Healthcare continues to evolve with significant developments in treatments and diagnostics. Recently, the U.S. Food and Drug Administration (FDA) accepted a supplemental biologics license application (sBLA) for the use of insulin human (Afrezza) Inhalation Powder in children and adolescents diagnosed with type 1 or type 2 diabetes. This decision, announced by MannKind Corporation on October 13, 2025, is backed by promising results from the phase 3 INHALE-1 study, which lasted 26 weeks. Following this acceptance, the FDA has set a Prescription Drug User Fee Act (PDUFA) target action date of May 29, 2026.
In addition to diabetes treatment advancements, the FDA approved a supplemental new drug application (sNDA) for AbbVie’s upadacitinib (Rinvoq). This approval updates the indication statement for treating adults with moderately to severely active ulcerative colitis (UC) and Crohn’s disease (CD). The revised indication allows for the medication’s use after patients have received at least one approved systemic therapy when tumor necrosis factor blockers are not clinically advisable. Previously, the drug was restricted to those who had inadequate responses or intolerances to these blockers.
Another notable advancement is the FDA’s clearance of the Elecsys pTau181 test, the first blood test capable of ruling out Alzheimer-related amyloid pathology. Intended for patients aged 55 and older displaying symptoms of Alzheimer’s disease, the test aims to assist healthcare providers in the initial assessment of cognitive decline, thereby enhancing diagnostic capabilities in primary care settings.
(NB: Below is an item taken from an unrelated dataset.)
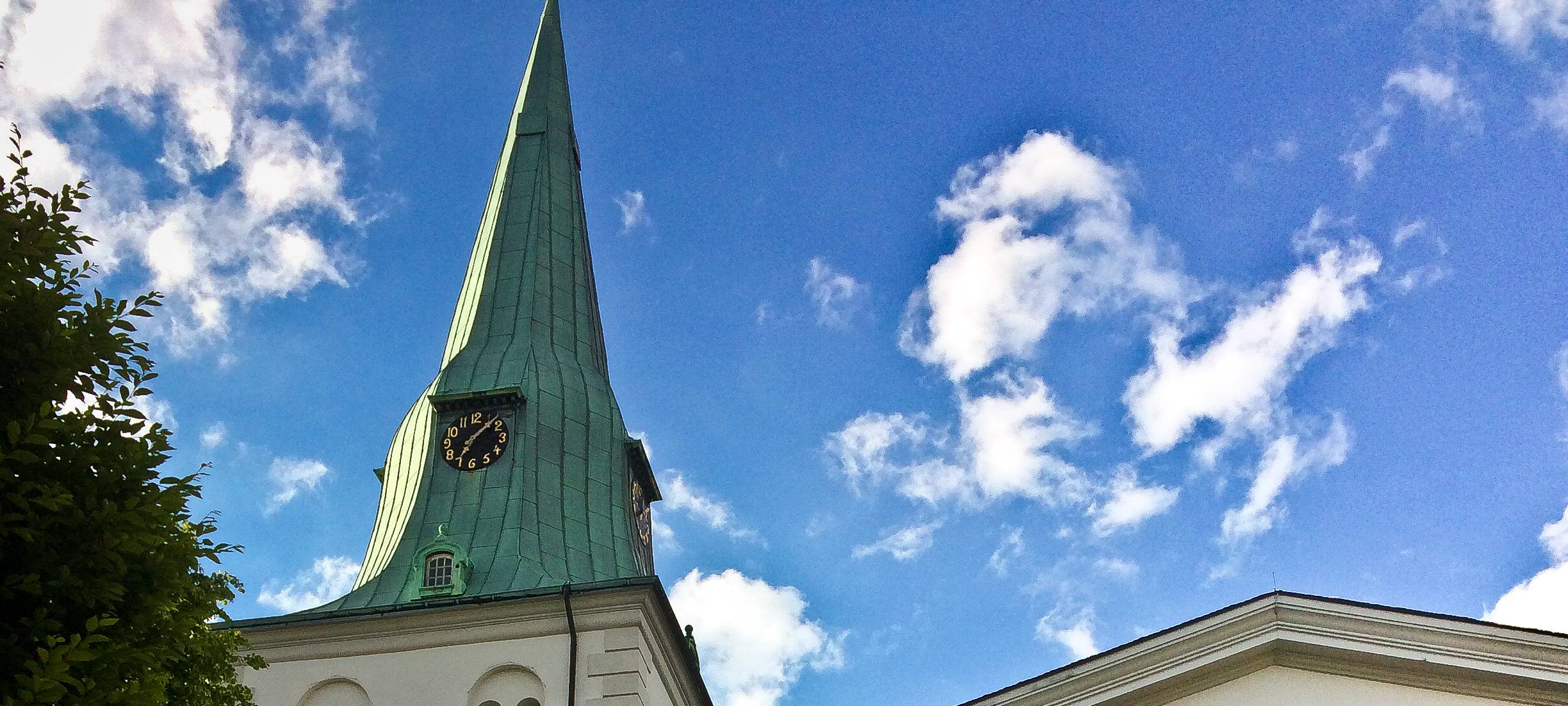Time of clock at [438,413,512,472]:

In a related development, Boehringer Ingelheim and Click Therapeutics presented phase 3 data at the 38th Annual European College of Neuropsychopharmacology (ECNP) Congress in Amsterdam. Their investigational prescription digital therapeutic, designed to complement antipsychotic therapy, demonstrated a significant reduction in experiential negative symptoms among patients with schizophrenia.
Furthermore, Novartis announced positive final results from the phase 3 APPLAUSE-IgAN study of iptacopan (Fabhalta) in adults suffering from IgA nephropathy (IgAN). In this trial, the oral complement pathway inhibitor exhibited statistically significant and clinically meaningful superiority over a placebo in slowing the progression of IgAN, as measured by the annualized total slope of estimated glomerular filtration rate (eGFR) decline over a two-year period. Novartis plans to leverage this data for regulatory submissions in 2026.
These key developments underscore the importance of ongoing research and innovation in the healthcare sector. With each advancement, patients and healthcare providers gain more options and resources for managing conditions that affect millions worldwide. As the landscape of medicine continues to evolve, staying informed about these changes is crucial for both providers and patients alike.